Directions
Your answer must be a single number: how many lines of the data include "title".

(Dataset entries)
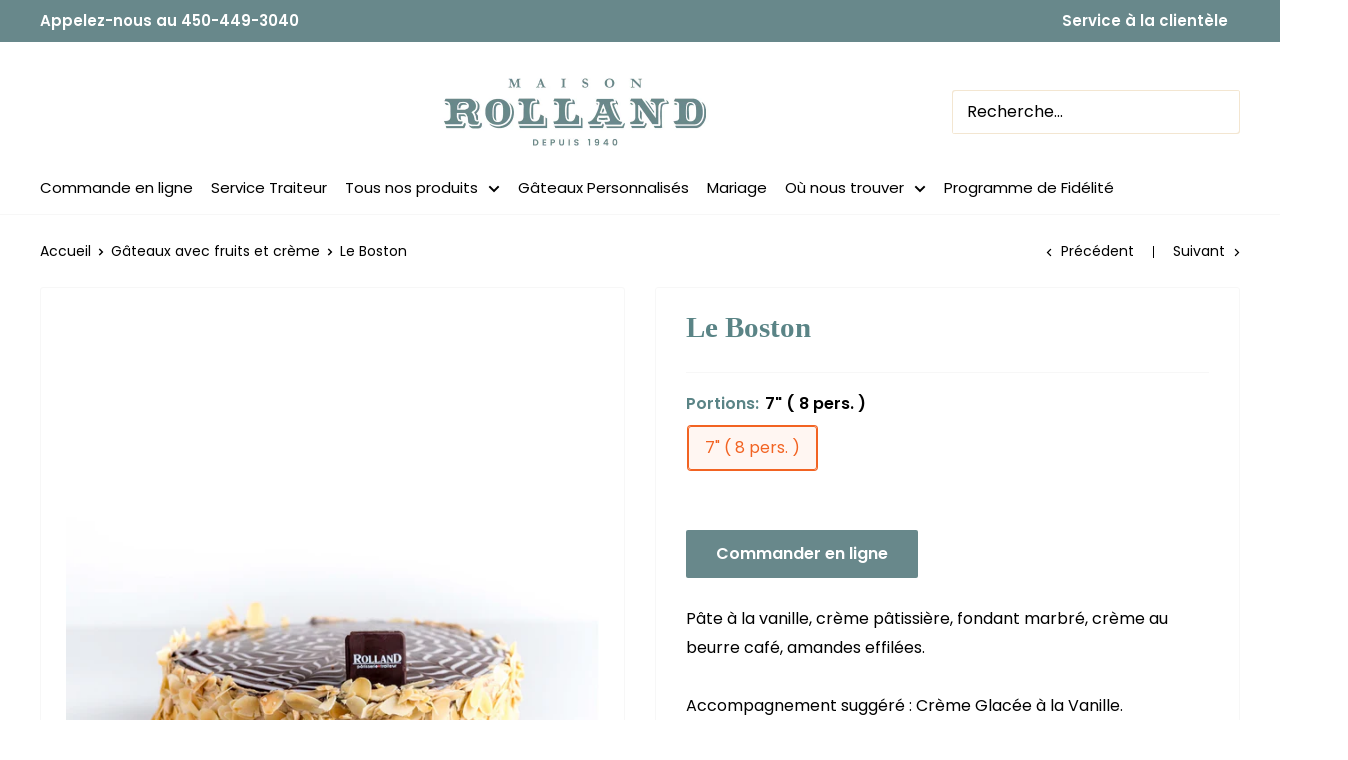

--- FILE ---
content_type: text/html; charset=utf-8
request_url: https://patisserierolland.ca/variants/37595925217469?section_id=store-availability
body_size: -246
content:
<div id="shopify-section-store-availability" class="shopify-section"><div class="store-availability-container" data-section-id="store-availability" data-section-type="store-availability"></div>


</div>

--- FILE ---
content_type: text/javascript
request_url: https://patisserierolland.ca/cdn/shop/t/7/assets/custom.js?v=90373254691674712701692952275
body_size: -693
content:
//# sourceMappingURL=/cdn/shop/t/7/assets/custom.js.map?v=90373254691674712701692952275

...

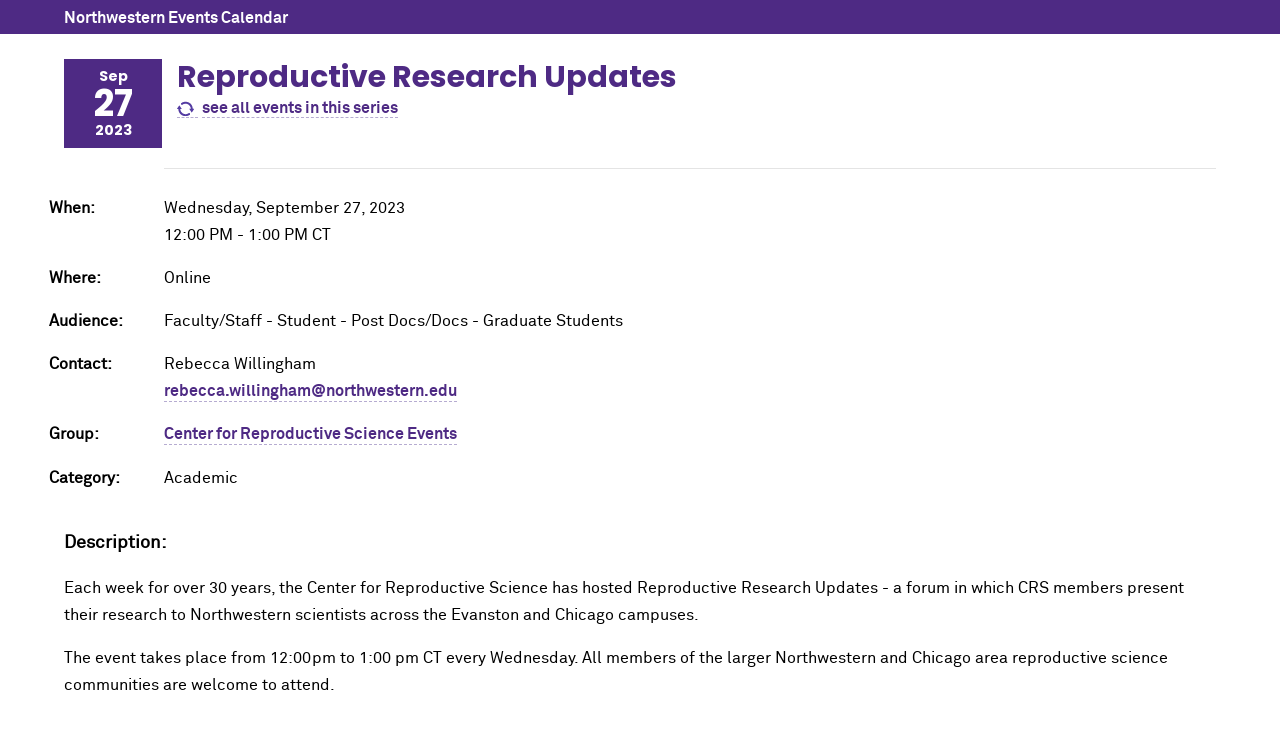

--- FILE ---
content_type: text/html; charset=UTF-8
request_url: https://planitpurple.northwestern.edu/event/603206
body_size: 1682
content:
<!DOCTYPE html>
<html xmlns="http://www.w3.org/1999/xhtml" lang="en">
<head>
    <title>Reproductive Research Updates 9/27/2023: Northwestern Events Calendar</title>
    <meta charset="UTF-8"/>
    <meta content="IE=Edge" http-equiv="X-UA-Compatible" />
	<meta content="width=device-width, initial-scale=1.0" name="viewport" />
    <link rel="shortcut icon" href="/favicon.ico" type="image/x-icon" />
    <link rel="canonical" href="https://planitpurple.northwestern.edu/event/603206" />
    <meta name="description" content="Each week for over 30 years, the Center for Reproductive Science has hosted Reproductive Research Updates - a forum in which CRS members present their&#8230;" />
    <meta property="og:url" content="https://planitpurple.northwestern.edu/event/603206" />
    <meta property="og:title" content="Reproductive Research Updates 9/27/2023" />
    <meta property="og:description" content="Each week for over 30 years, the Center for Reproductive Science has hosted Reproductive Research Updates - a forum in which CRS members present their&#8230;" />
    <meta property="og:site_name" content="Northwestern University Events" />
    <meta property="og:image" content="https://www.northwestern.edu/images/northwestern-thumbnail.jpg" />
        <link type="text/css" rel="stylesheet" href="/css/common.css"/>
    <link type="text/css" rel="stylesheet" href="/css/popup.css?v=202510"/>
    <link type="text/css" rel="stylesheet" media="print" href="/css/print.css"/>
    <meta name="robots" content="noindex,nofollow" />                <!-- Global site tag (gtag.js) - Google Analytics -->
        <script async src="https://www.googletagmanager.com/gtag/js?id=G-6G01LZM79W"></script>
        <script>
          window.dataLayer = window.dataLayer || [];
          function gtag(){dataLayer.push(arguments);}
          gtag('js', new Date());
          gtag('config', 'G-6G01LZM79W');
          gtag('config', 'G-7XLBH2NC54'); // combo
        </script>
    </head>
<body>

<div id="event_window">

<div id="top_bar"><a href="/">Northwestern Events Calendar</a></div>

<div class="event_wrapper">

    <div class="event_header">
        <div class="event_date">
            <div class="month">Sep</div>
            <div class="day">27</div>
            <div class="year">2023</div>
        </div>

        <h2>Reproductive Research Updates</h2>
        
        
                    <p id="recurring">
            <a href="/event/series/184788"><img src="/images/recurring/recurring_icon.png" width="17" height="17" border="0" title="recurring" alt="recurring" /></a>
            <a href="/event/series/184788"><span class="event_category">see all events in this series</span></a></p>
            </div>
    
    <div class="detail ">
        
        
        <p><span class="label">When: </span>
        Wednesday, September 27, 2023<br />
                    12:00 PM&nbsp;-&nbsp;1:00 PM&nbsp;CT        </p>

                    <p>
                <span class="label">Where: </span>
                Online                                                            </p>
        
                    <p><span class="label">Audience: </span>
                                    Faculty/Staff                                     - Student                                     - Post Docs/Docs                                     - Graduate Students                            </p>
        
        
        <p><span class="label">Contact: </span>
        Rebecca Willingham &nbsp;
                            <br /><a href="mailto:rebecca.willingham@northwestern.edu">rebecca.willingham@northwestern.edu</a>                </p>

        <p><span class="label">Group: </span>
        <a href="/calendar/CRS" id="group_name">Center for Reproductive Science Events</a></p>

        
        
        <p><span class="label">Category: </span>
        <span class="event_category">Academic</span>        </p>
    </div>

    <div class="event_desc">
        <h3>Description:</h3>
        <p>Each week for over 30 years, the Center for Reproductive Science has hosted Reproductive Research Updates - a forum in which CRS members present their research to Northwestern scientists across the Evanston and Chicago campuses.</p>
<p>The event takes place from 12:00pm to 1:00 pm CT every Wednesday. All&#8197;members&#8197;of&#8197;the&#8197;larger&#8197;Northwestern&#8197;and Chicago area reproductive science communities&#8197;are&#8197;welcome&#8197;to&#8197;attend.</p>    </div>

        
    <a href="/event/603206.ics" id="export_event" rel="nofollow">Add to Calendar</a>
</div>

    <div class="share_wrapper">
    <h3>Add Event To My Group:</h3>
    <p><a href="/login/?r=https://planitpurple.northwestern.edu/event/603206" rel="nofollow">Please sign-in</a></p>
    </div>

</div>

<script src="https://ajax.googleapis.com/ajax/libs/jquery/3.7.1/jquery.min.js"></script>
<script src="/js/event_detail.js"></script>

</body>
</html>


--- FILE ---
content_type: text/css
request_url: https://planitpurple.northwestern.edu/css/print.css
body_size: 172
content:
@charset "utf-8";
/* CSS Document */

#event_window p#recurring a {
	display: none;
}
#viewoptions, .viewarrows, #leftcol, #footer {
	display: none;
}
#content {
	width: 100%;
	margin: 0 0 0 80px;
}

Answer section
3